Por falar nisso, há um tom de catarse nesta história também. Sei lá, eu achei que Tom King estivesse falando de figuras da extrema-direita exatamente de nosso tempo, tal qual Damon Lindelof fez em sua excelente série para a HBO com as pautas sociopolíticas e culturais. Há algumas homenagens-críticas aqui, um meta-comentário sobre a indústria dos quadrinhos, sobre a cultura formada e influenciada por eles, tal qual na série original.
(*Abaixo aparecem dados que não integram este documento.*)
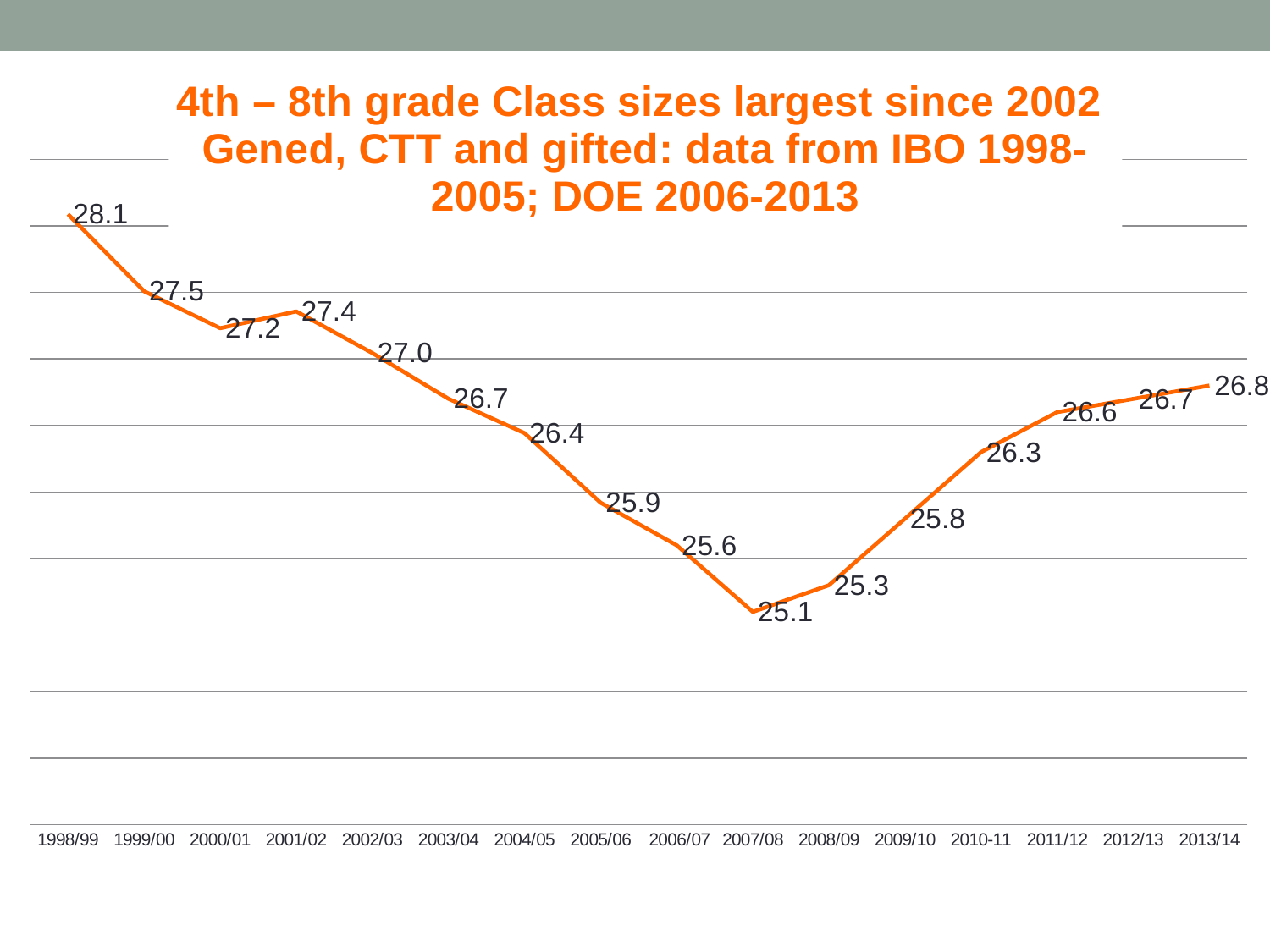
What is the class size value for 2003/04? 26.7 What kind of chart is shown on the slide? line chart What is the difference between the class size values for 1998/99 and 2007/08? 3.0 What is the difference between the class size values for 2013/14 and 2010-11? 0.5 What is the class size value for 2007/08? 25.1 Do the values rise or fall from 2007/08 to 2013/14? rise Which is larger, the class size value for 2001/02 or for 2000/01? 2001/02 What is the class size value for 1998/99? 28.1 How many school years are plotted on the x axis? 16 Which school year has the lowest class size value? 2007/08 What is the class size value for 2013/14? 26.8 Which school year has the highest class size value? 1998/99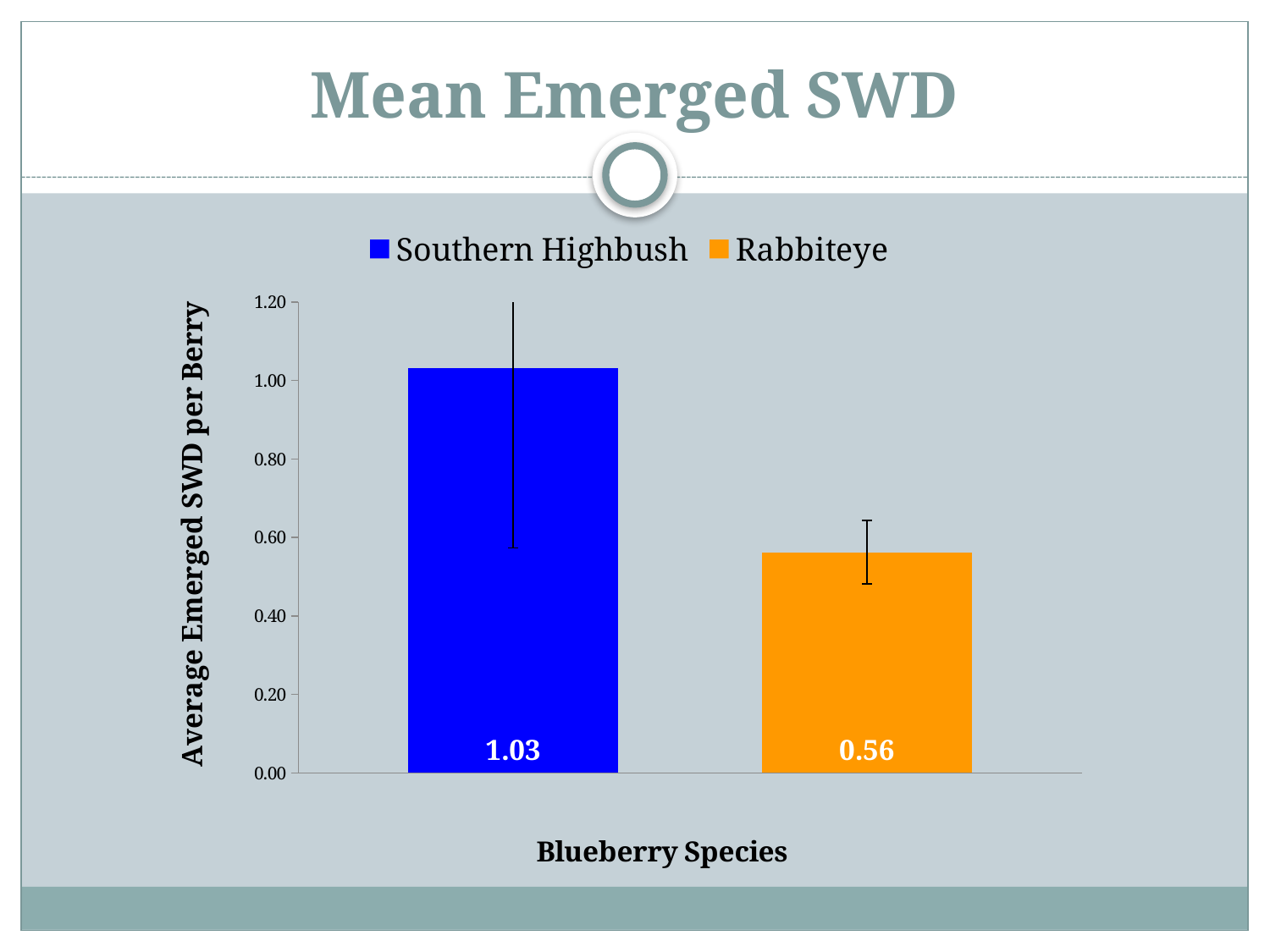
Is the value for Southern Highbush greater or less than 1.00? greater What is the difference in average emerged SWD per berry between Southern Highbush and Rabbiteye? 0.47 How many bars are plotted in the chart? 2 Which blueberry species has the higher average emerged SWD per berry? Southern Highbush What kind of chart is shown on the slide? Bar chart Is the value for Rabbiteye greater or less than 0.60? less What is the average emerged SWD per berry for Southern Highbush? 1.03 Which blueberry species has the lower average emerged SWD per berry? Rabbiteye What is the average emerged SWD per berry for Rabbiteye? 0.56 How many entries does the legend list? 2 What is the label of the y axis? Average Emerged SWD per Berry Is the average emerged SWD per berry larger for Southern Highbush or Rabbiteye? Southern Highbush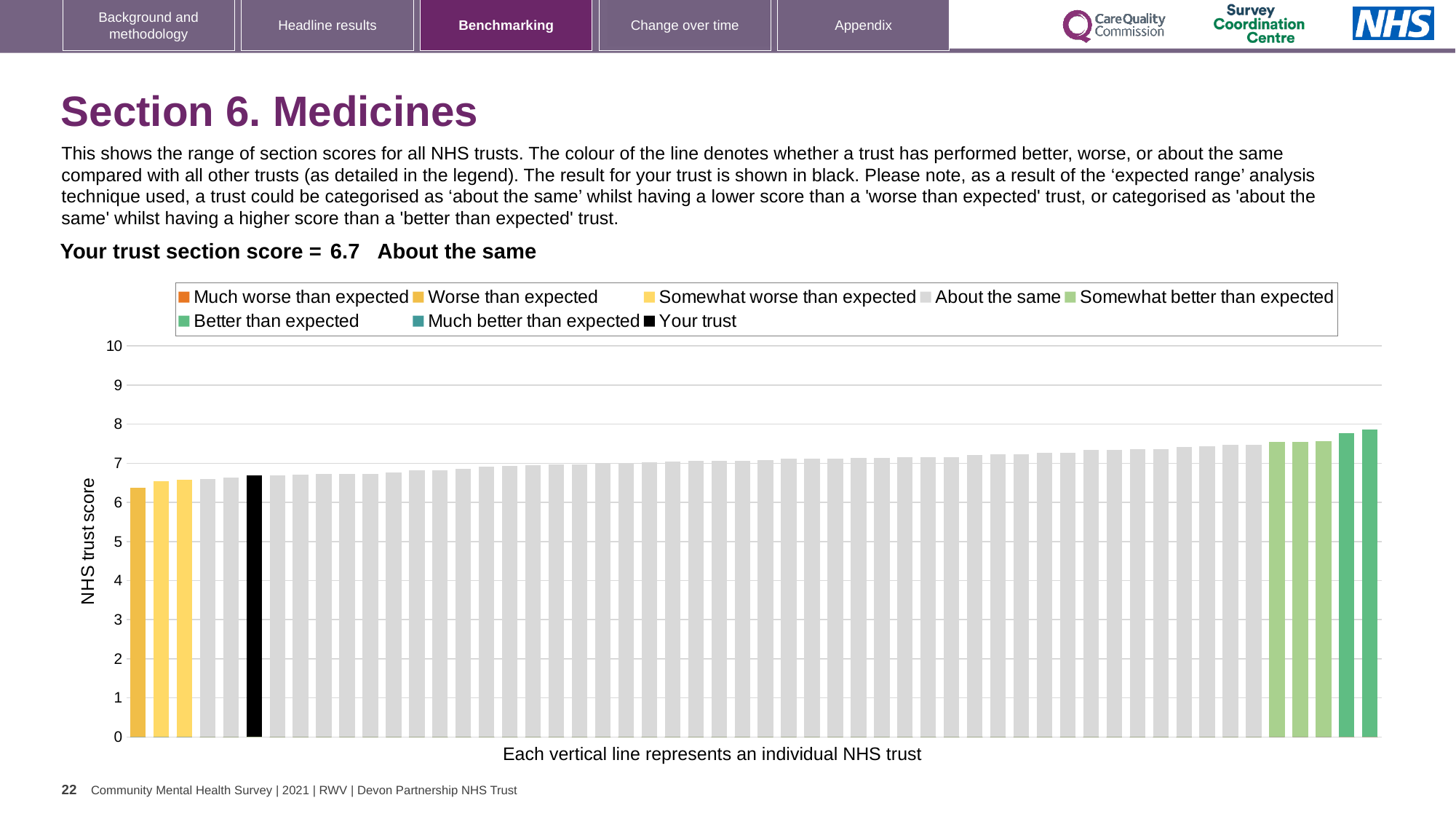
Is the value of the shortest bar greater or less than 7? less Which performance category is the trust's section score assigned to? About the same What is the trust section score shown for Section 6. Medicines? 6.7 What colour is the bar representing your trust? black What is the highest value shown on the y axis? 10 Is the value of the black 'Your trust' bar greater or less than 6? greater How many bars are coloured yellow (worse than expected categories)? 3 Is the value of the tallest bar greater or less than 8? less How many entries does the chart legend list? 8 What kind of chart is shown on the slide? bar chart Do the bar values rise or fall from left to right along the x axis? rise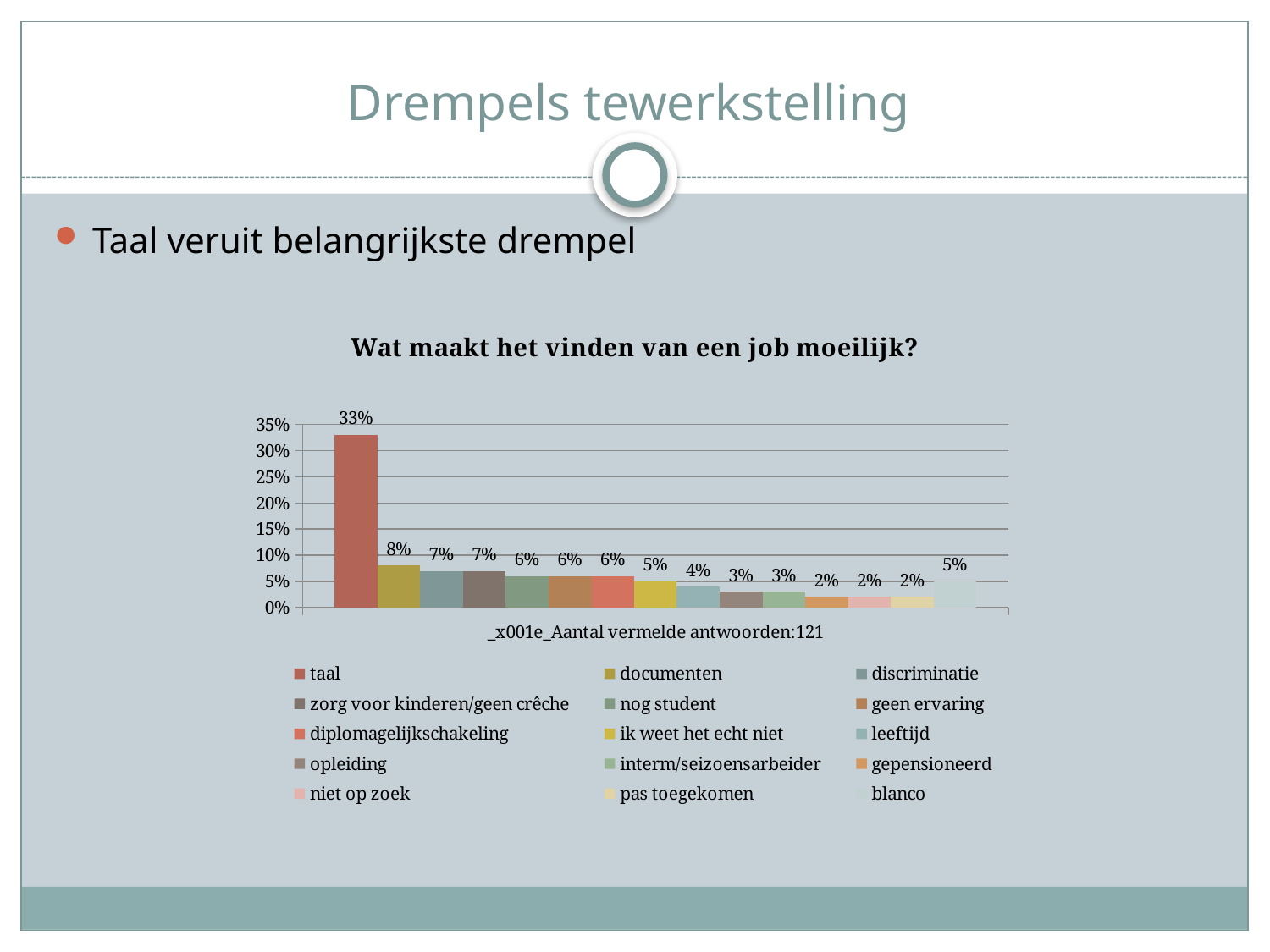
What is the difference between the values for 'taal' and 'documenten'? 25% What kind of chart is shown on the slide? bar chart What percentage is shown for 'taal' in the chart 'Wat maakt het vinden van een job moeilijk?'? 33% What is the difference between the values for 'ik weet het echt niet' and 'gepensioneerd'? 3% What percentage is shown for 'blanco'? 5% How many entries does the legend list? 15 Is the value for 'taal' greater or less than 30%? greater What is the title of the chart? Wat maakt het vinden van een job moeilijk? Which is larger, the value for 'discriminatie' or the value for 'opleiding'? discriminatie Which category has the highest value in the chart? taal What percentage is shown for 'leeftijd'? 4% What percentage is shown for 'documenten'? 8%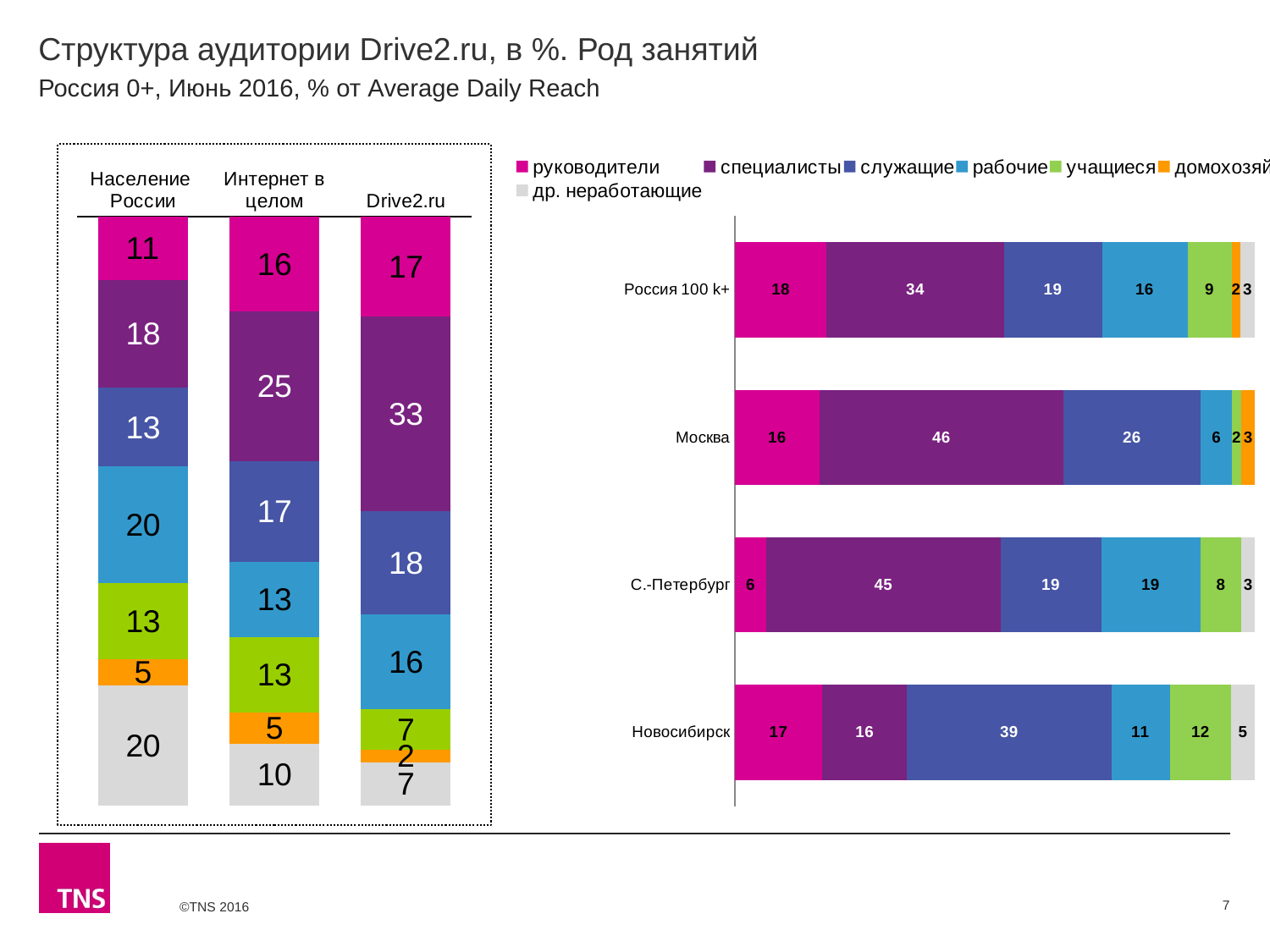
What kind of chart is the right chart? bar chart In the left chart, what is the value for рабочие in the Население России bar? 20 In the left chart, what is the difference between the специалисты values for Drive2.ru and Население России? 15 In the right chart, how many regions are shown? 4 In the left chart, which segment is the largest in the Drive2.ru bar? специалисты In the left chart, how many bars are shown? 3 In the left chart, which has a larger руководители value: Drive2.ru or Население России? Drive2.ru In the right chart, which region has the highest специалисты value? Москва In the left chart, what is the value for специалисты in the Drive2.ru bar? 33 In the right chart, what is the value for служащие for Новосибирск? 39 In the right chart, what is the value for специалисты for Москва? 46 In the right chart, what is the value for руководители for С.-Петербург? 6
E por que uma série televisiva de 2019 e uma série em quadrinhos de 2020 tratariam de um mesmo personagem já morto, o Rorschach? Será só “caça níquel”? Só vontade de fazer dinheiro da Warner-DC? Acho que sim, como toda empresa deseja, mas mais do que isso. Rorschach não é Walter Kovacs, Rorschach é uma ideia, um fantasma. Quando você olha para uma prancha de Rorschach, você vê aquilo que você é, você projeta coisas de dentro de você. Quando você olha para o abismo, o abismo olha de volta pra você. Daí, cada um se apropria da máscara/rosto de Rorschach conforme a sua própria loucura. Não tô “romantizando” o personagem, desde Watchmen a crítica tá muito bem estabelecida, na minha humilde leitura: Rorschach não é um herói, Rorschach é um sintoma de traumas biográficos, políticos e sociais. E como nossos tempos são parecido com a década de 1980 e com a Guerra Fria, não? Não me admira que Watchmen e seu universo expandido sejam tão necessários, pedidos e apreciados pelo público até hoje.